◆ **TASK DATA**:

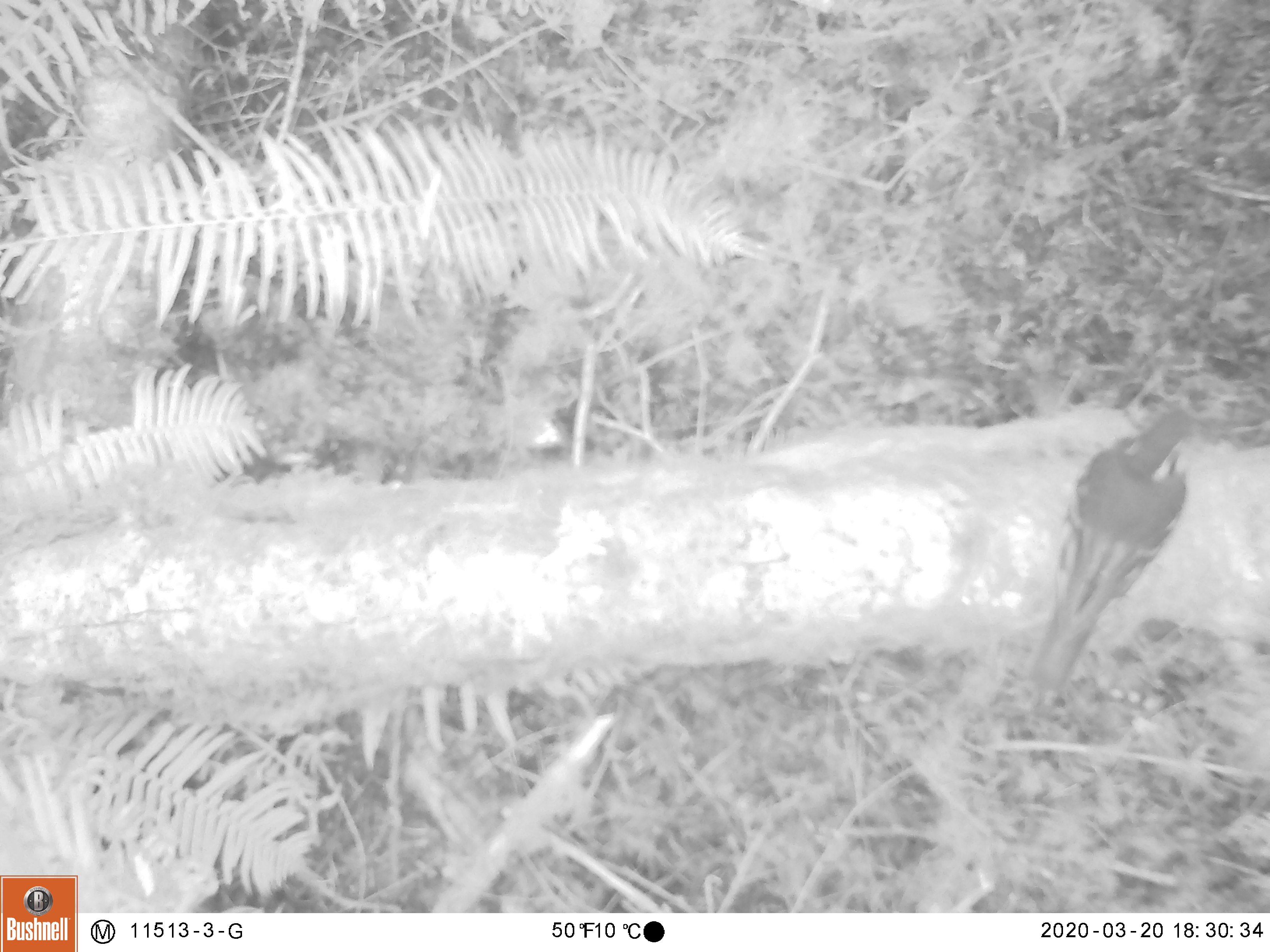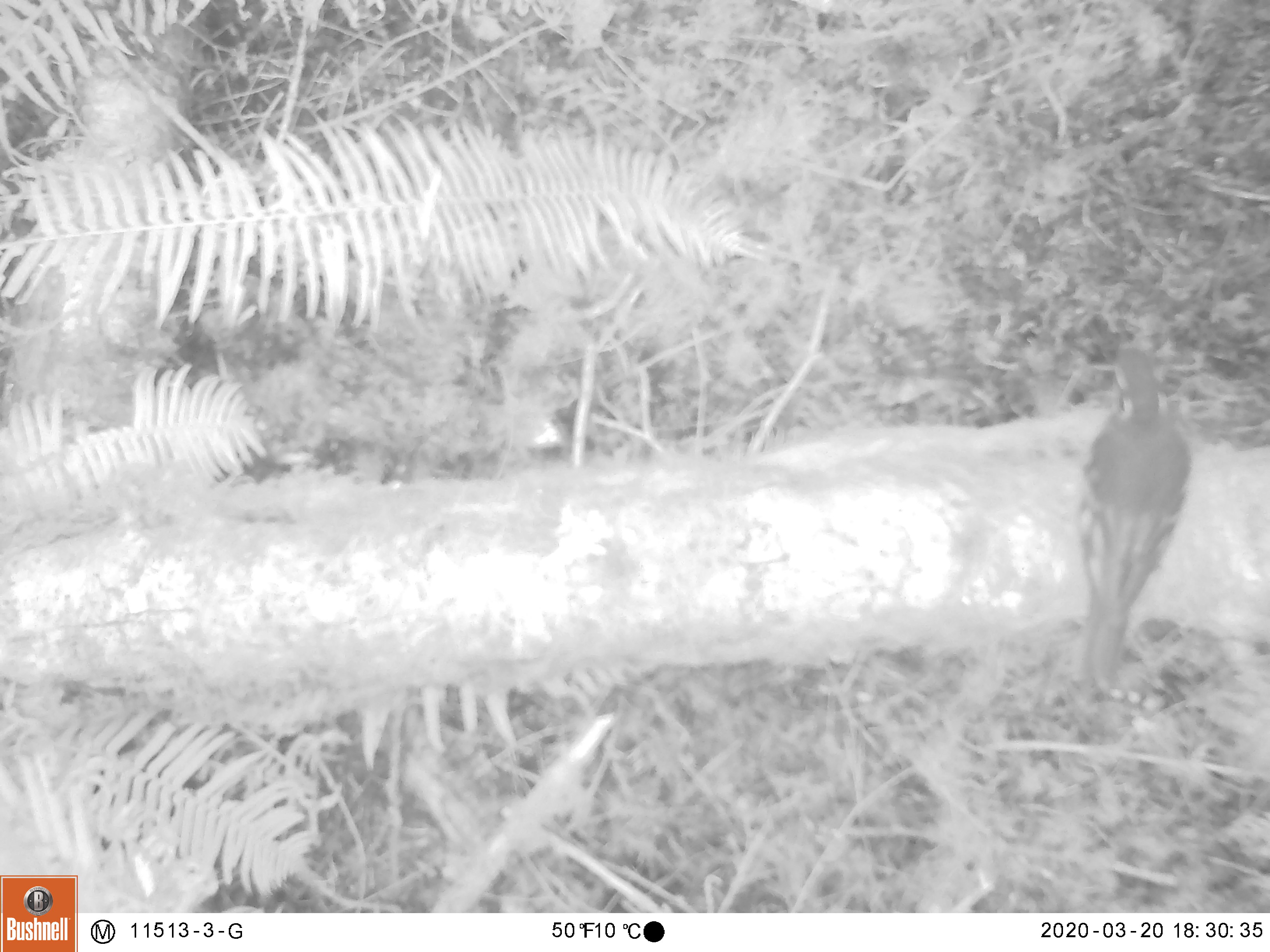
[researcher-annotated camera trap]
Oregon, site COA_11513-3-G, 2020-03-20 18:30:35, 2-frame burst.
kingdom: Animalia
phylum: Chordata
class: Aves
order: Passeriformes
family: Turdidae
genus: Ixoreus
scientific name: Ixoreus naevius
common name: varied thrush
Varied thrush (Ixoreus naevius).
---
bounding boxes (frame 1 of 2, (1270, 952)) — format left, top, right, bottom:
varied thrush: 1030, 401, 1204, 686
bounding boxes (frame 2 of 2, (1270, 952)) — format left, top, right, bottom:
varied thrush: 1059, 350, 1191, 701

◆ **DIRECTIONS**: Leaving out any images, restate every record word for word.

◆ **RESULT FOR THIS TASK**:
[researcher-annotated camera trap]
Oregon, site COA_11513-3-G, 2020-03-20 18:30:35, 2-frame burst.
kingdom: Animalia
phylum: Chordata
class: Aves
order: Passeriformes
family: Turdidae
genus: Ixoreus
scientific name: Ixoreus naevius
common name: varied thrush
Varied thrush (Ixoreus naevius).
---
bounding boxes (frame 1 of 2, (1270, 952)) — format left, top, right, bottom:
varied thrush: 1030, 401, 1204, 686
bounding boxes (frame 2 of 2, (1270, 952)) — format left, top, right, bottom:
varied thrush: 1059, 350, 1191, 701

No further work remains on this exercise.